So, while the added low-rpm torque and extra grunt overall is very much appreciated, the real win here is the longer rev range, we’d argue. In our short test drive of the Skyactiv-D mule, we quickly saw that the motor offered enough flat-out acceleration to compete with most of the mainstream V-6-powered sedans that we’ve driven. The biturbo setup really killed any feeling of lag down in the low revs, while mid-range thrust was hilariously strong.

Better still, the car actually sounded like a bit of a performance machine. We did notice the typical diesel-clatter from low speeds (though much of this may be tuned out when the cars are in production trim), but under a full boot of throttle the tailpipe let out a strong, loudish, rising exhaust note. We were equal parts stunned and thrilled when we first heard it, and the booming voice definitely kept us gunning the Skyactiv-D throughout our test drive.


Moving in exactly the opposite direction of its diesel engine, Mazda’s spark-ignited Skyactiv-G sports the highest compression ratio of any current production engine: 14:1 for most of the world, but 13:1 for North America because of our predilection for low-octane gasoline.
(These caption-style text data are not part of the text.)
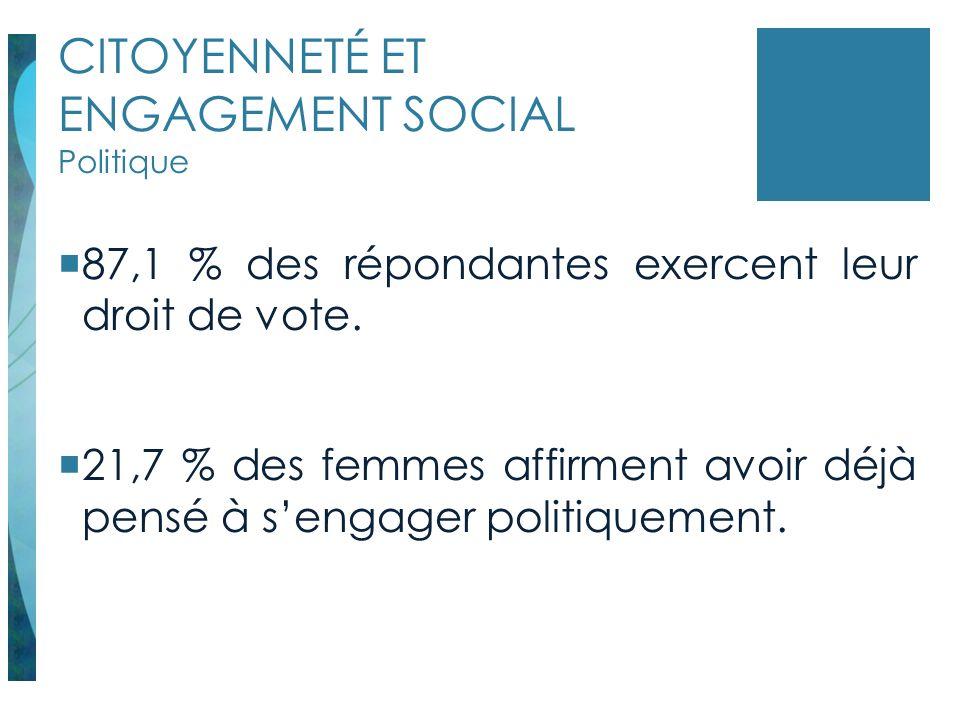 CITOYENNETÉ ET ENGAGEMENT SOCIAL Politique 87,1 % des répondantes exercent leur droit de vote. 21,7 % des femmes affirment avoir déjà pensé à sengager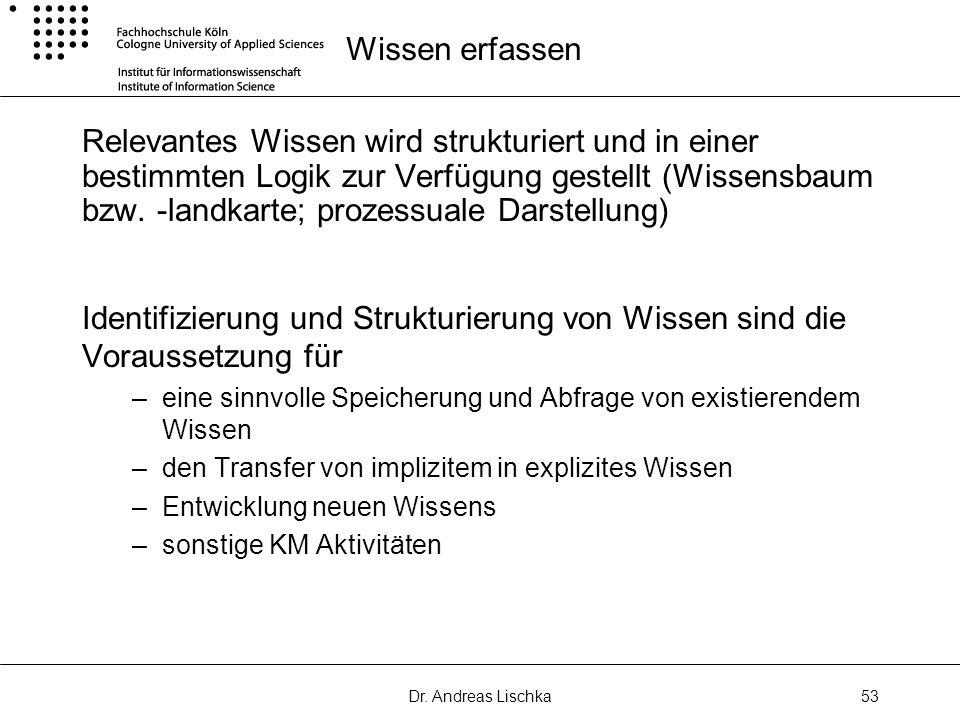 Dr. Andreas Lischka53 Wissen erfassen Relevantes Wissen wird strukturiert und in einer bestimmten Logik zur Verfügung gestellt (Wissensbaum bzw. -land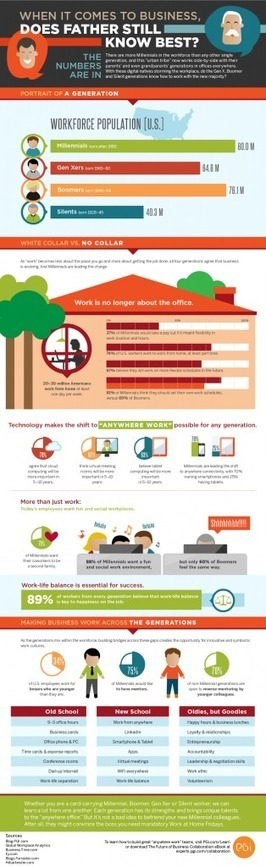 Working With Millennials [infographic] – Friday Distraction | Human Resource & Management | Scoop.it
Even 13:1 ain’t bad folks. For reference, consider that a Ferrari 458 Italia makes due with a 12.5:1 compression ratio, Hyundai’s new GDI 5.0-liter V-8 with 11.5:1, and a Honda Si’s 2.4-liter four with only 11:1.
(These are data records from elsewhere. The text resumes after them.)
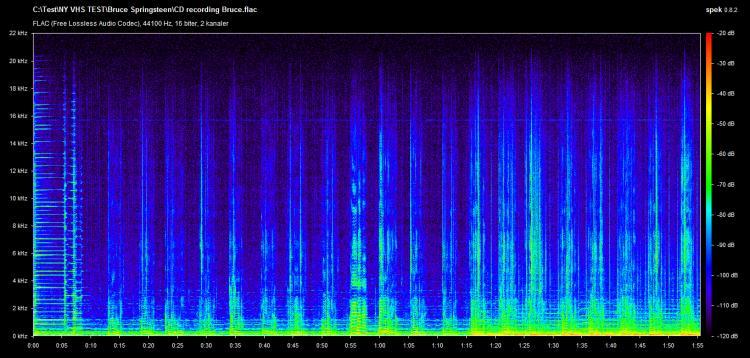 Navn:      CD recording Bruce bilde.jpg Visninger: 306 Størrelse: 59.0 Kb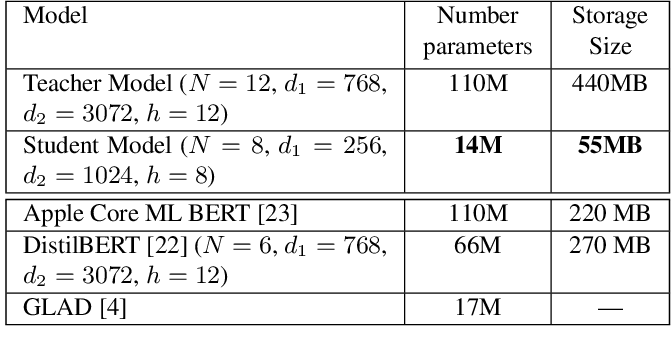 Figure 2 for A Simple but Effective BERT Model for Dialog State Tracking on Resource-Limited Systems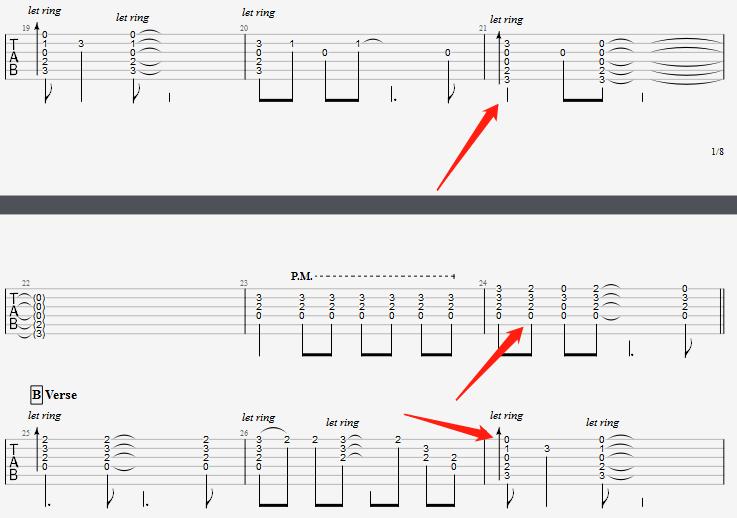 Guitar Pro 主歌部分TAB譜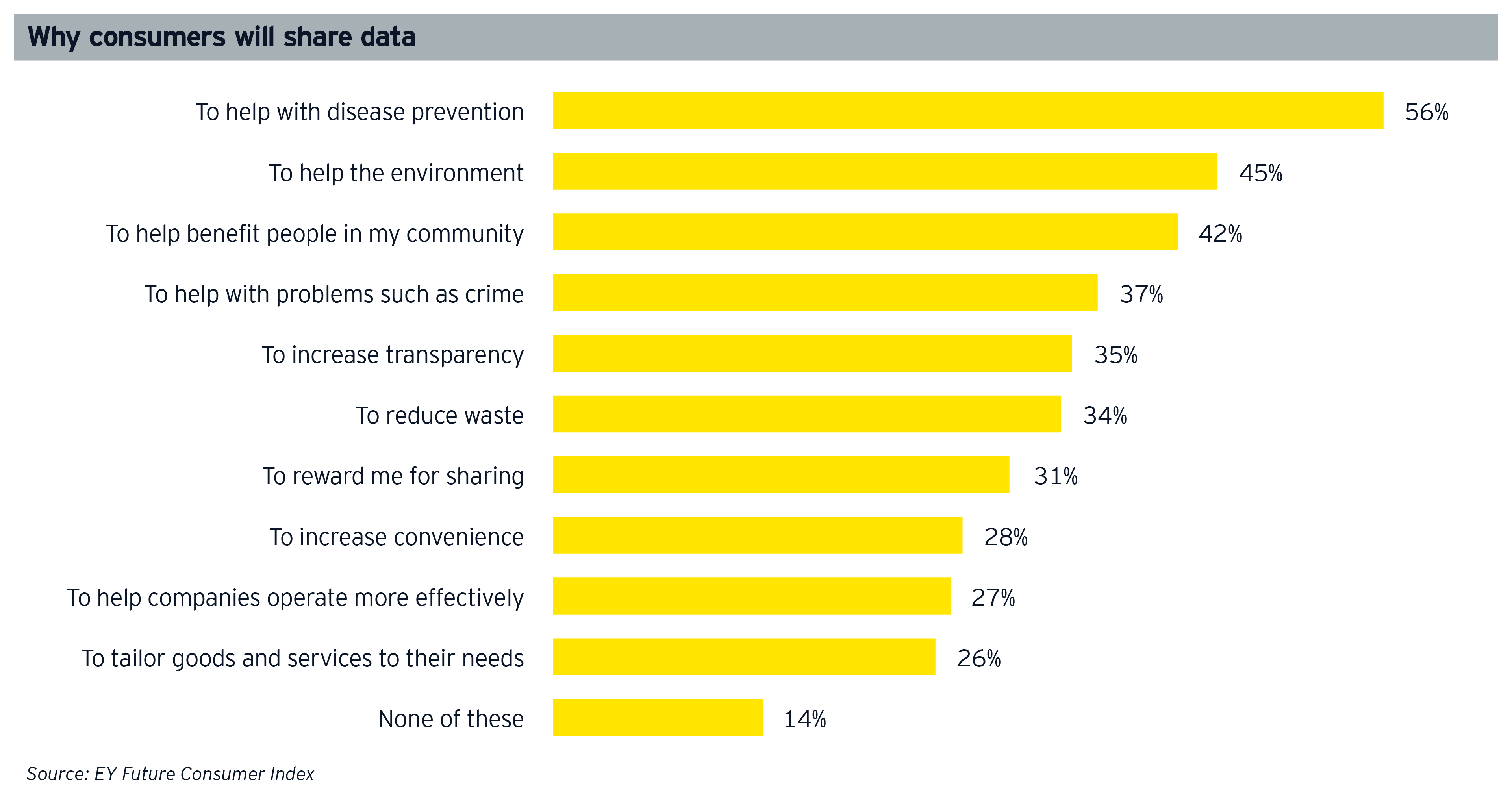 Why consumers will share data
Freshmen engineering students know that for every point increase in compression, power goes up by approximately three-percent. Mazda is using this power gain to enable modest displacement downsizing.
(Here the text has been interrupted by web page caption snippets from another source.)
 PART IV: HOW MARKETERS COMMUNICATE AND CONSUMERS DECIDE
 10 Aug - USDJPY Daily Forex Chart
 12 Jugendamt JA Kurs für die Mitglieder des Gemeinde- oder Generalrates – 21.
Compared to the current Mazda 2.0-liter gas engine, the new Skyactiv-G nets a 15-percent improvement in torque and a 15-percent increase in fuel economy. This puts the new G on par with the consumption of some 2.2-liter diesel engines.

The changes made to accommodate the higher compression ratio aren't as foundational as the diesel, but they are significant. For example, the 4-2-1 exhaust system enables more effective scavenging. The snaking, long-tube header type system places the catalyst a good distance from the exhaust ports.

Direct injection is critical to high-compression operation, too. Solenoid-type injectors with six holes per nozzle help carry out a stratified charge strategy. The injectors are capable of two independent fuel dispersals per stroke. The piston cavity additionally helps with smooth initial flame growth that helps prevent knocking.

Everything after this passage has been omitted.